The output should be the listing below, limited to the lines from the one with "Художник Максимо Лаура: живое" through the one with "Lang mit Brautjungfernkleider", exact and without pictures.

━━━━━━━━━━━━━━━━━━━━

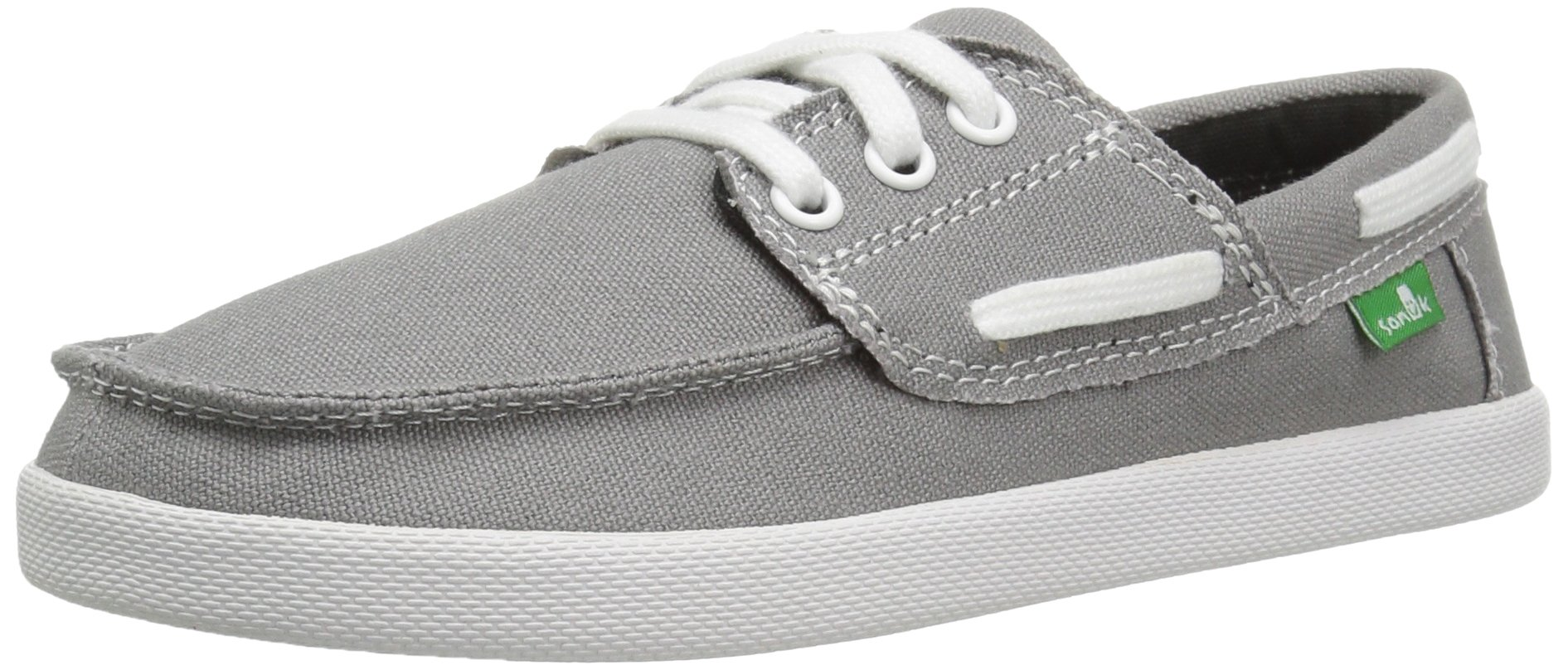 Sanuk Kids Boys' Lil Deck Hand Boat Shoe (Toddler/Little Kid/Big Kid), Grey, 2 M US Little Kid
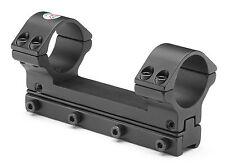 SPORTSMATCH  AOP56 ONE PIECE ADJUSTABLE MOUNT FOR 30mm TUBES FITS 9.5mm - 11.5mm
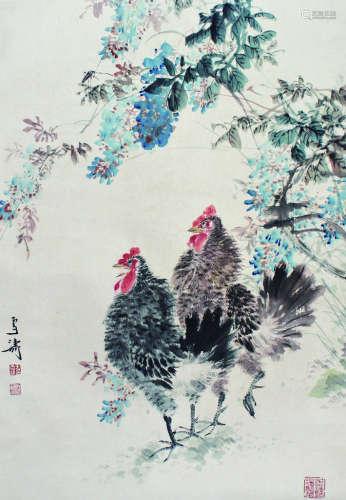 王雪涛 双鸡图 立轴 纸本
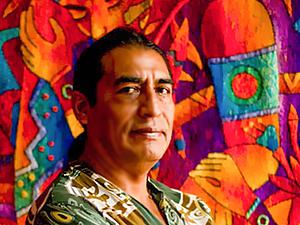 Художник Максимо Лаура: живое сокровище Перу | Ярмарка Мастеров - ручная работа, handmade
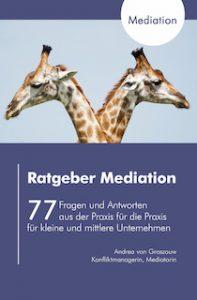 Ratgeber_Mediation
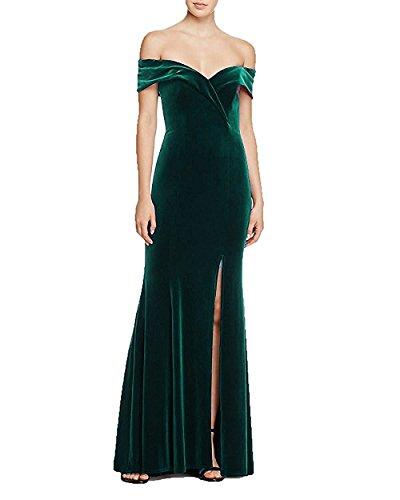 Lang mit Brautjungfernkleider Abendkleider Green Festkleider Cocktail A Line Schlitze Kleider 1qrwT1B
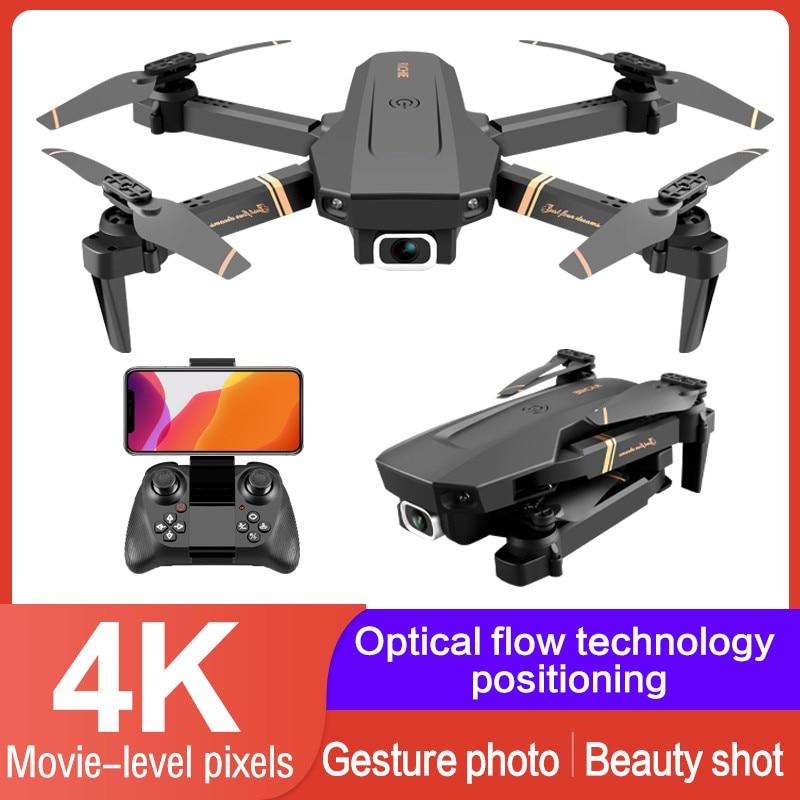 V4 WIFI FPV Drone WiFi video en vivo FPV 4K/1080P HD ancho ángulo de cámara plegable altitud Durable RC Drone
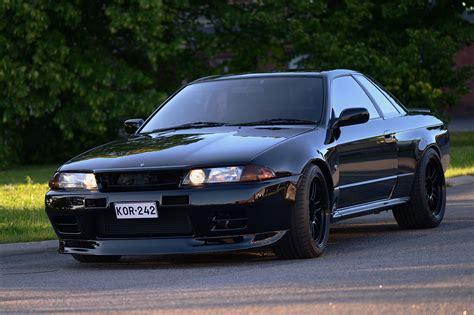 nissan godzilla r32 carbon godzilla widebody r32 gt r for sale gt r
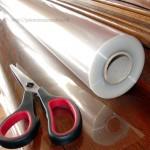 CHRISTIANE ALLENBACH | Ciseaux et papier emballage transparent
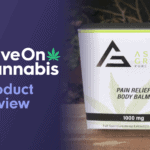 aspen green pain relief body balm save on cannabis review website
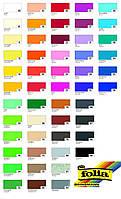 Папір для дизайну, Fotokarton A4 (21*29.7см), №81 Металево-сірий, 300г/м2, Folia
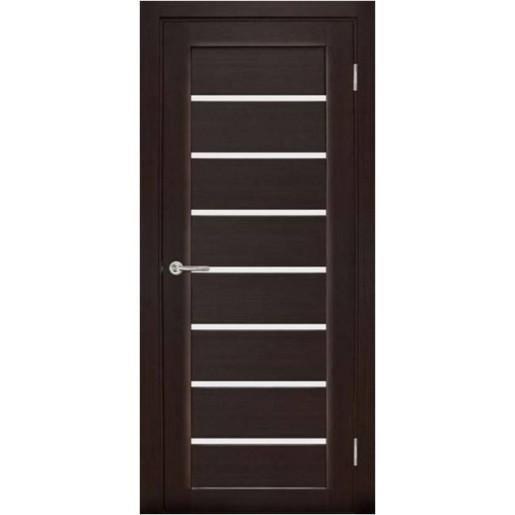 Дверь Линия ДО бел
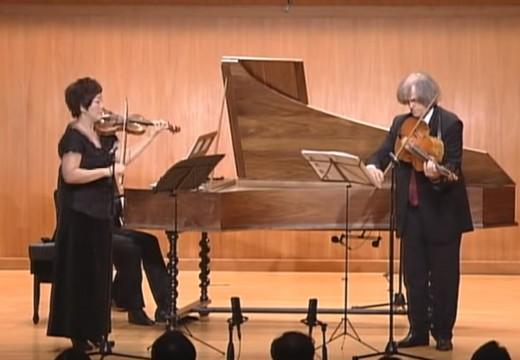 非常巴洛克的小提琴演奏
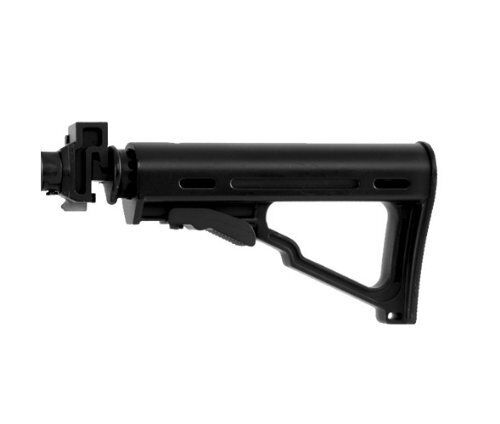 tippmann 98 a5 us army tpn collapsible folding stock paintball black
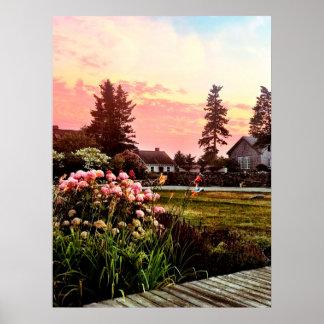 Maine Coastal Sunset Poster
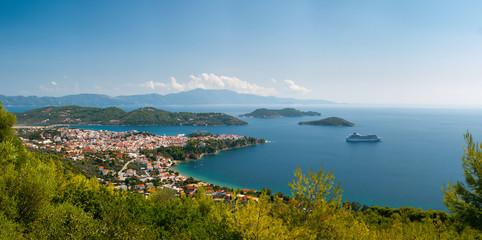 Greek  town in a bay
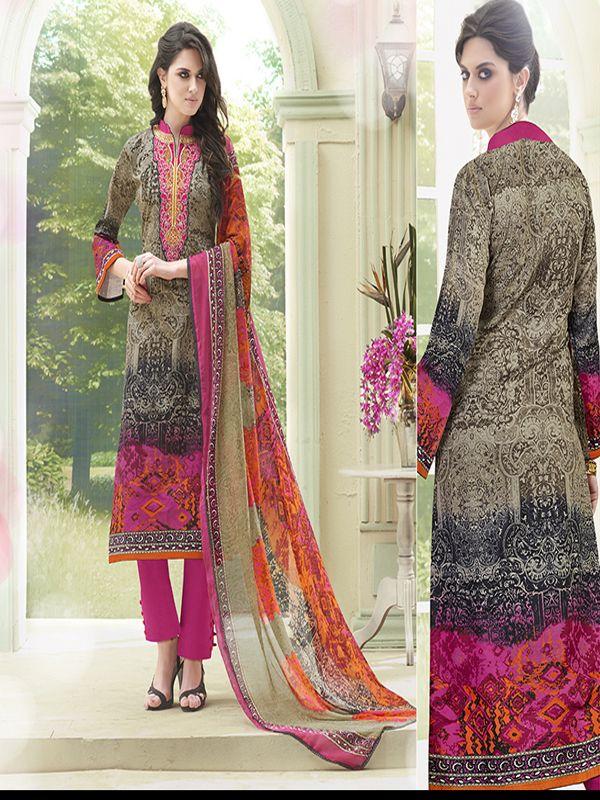 Kiyaza Designer Multicolor Cotton Salwar Suit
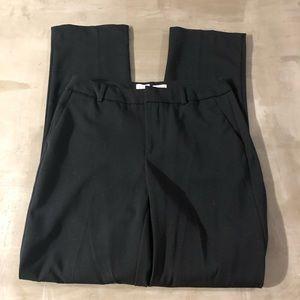 Straight leg dress pant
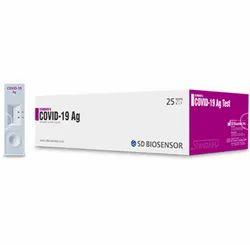 SD Biosensor Covid 19 Antigen Test Kit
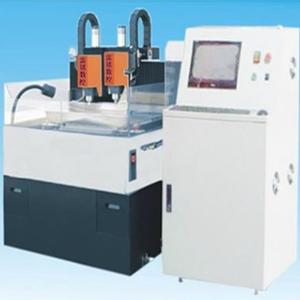 江苏LM2640雕刻机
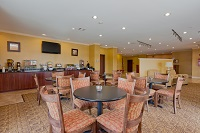 Gallery Image Breakfast%20Area%20With%20Seating.jpg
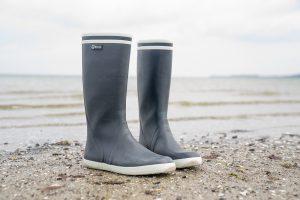 Aigle Goeland Gummistiefel Strand Meer Ostsee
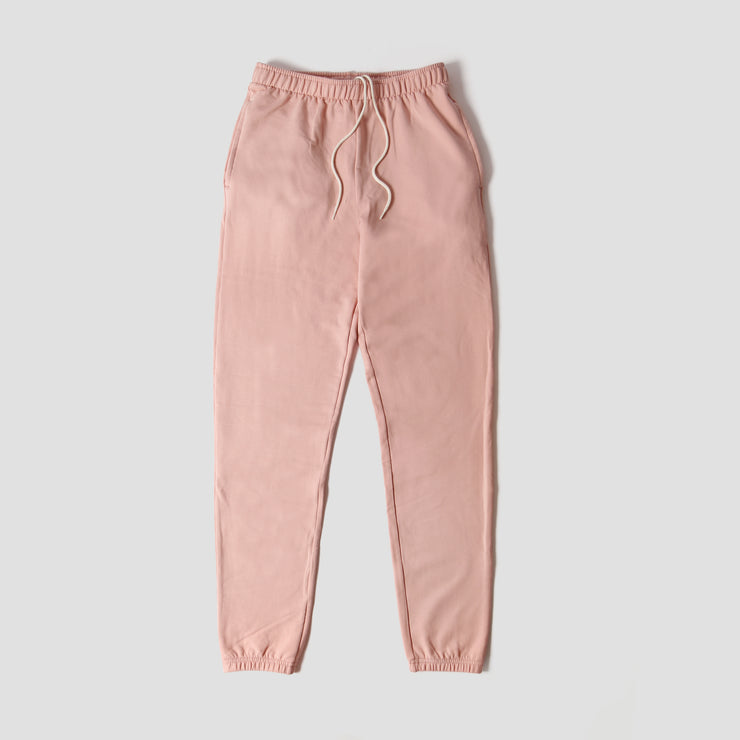 Bamboo Lounge Pant - Pale Rose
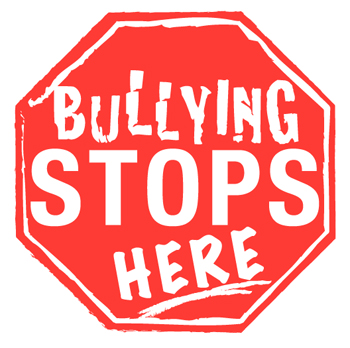 Best 25+ How To Stop Bullying ideas on Pinterest | Bullying ...
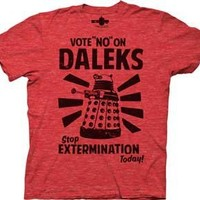 Doctor Who - Vote No On Daleks T-Shirt Size L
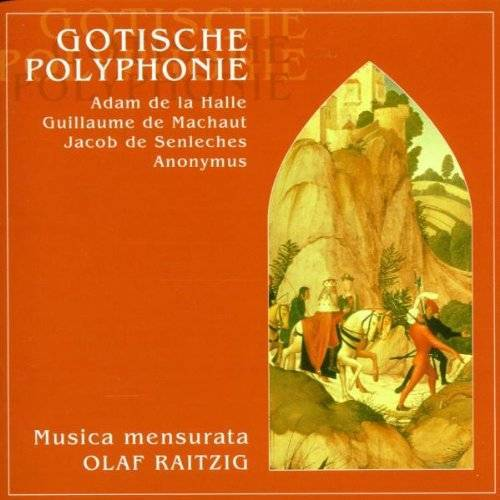 Musica Mensurata - Gotische Polyphonie - Preis vom 16.06.2021 04:47:02 h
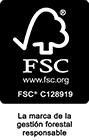 logo-fsc_es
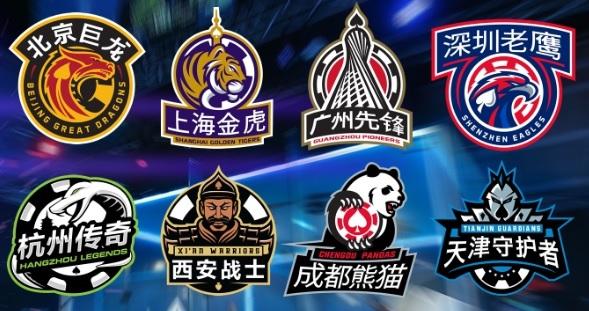 GPL Китай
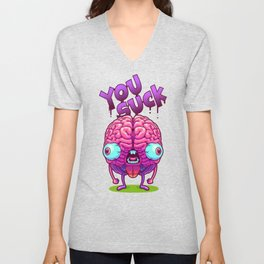 Neurotic Jerk Unisex V-Neck
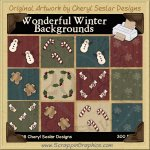 Wonderful Winter Background Tiles Clip Art Graphics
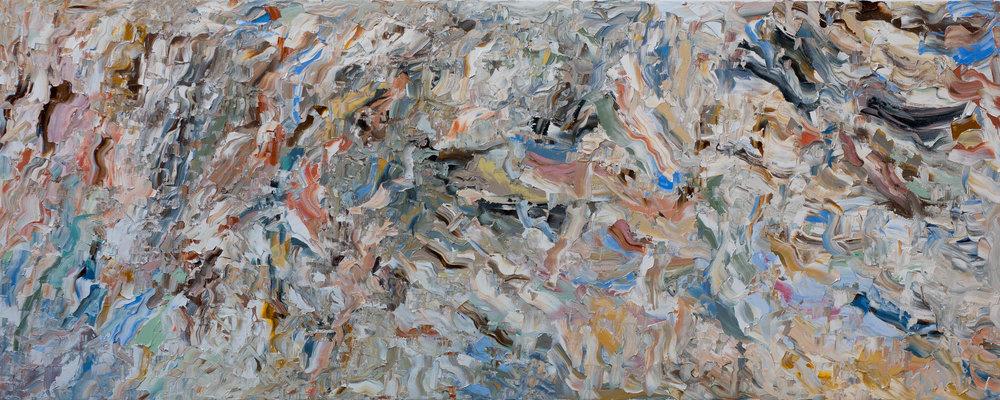"- 05.19.20182018. oil on canvas. 16x40"".$200"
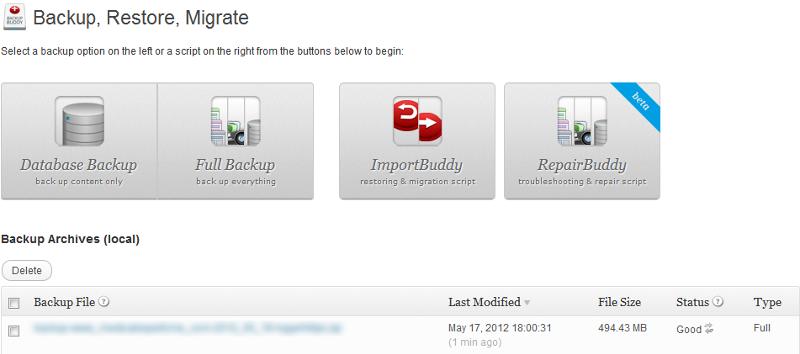BackupBuddy's Backup and Migration screen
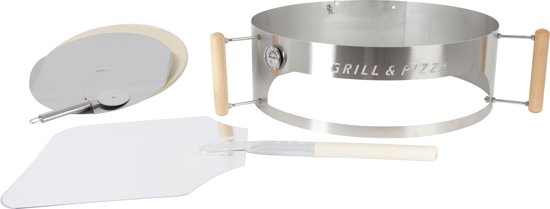 Grill- & Pizzaring Deluxe Set Aluminium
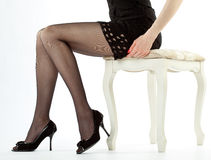 Beautiful legs of young woman Stock Images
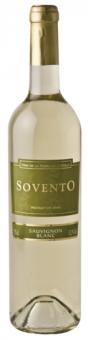 Víno Sovento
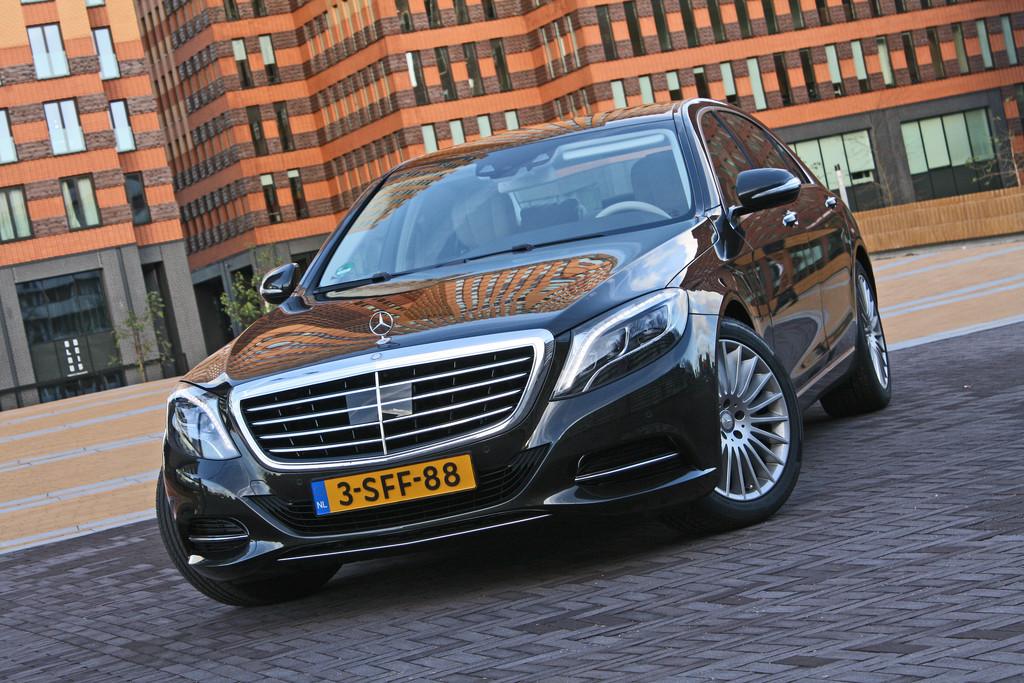 Mercedes benz s 350 bluetec lang fotoreportages for Mercedes benz tagline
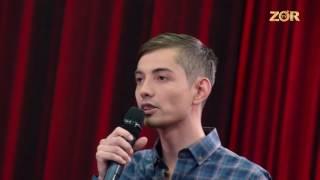 Фарход Балтаев/ Stand Up Show на Zo'r TV 21 выпуск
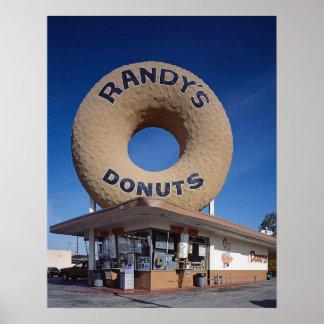 Randys Schaumgummiring-Kalifornien-Mitte des Poster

━━━━━━━━━━━━━━━━━━━━

■ **Your response**:
 Художник Максимо Лаура: живое сокровище Перу | Ярмарка Мастеров - ручная работа, handmade
 Ratgeber_Mediation
 Lang mit Brautjungfernkleider Abendkleider Green Festkleider Cocktail A Line Schlitze Kleider 1qrwT1B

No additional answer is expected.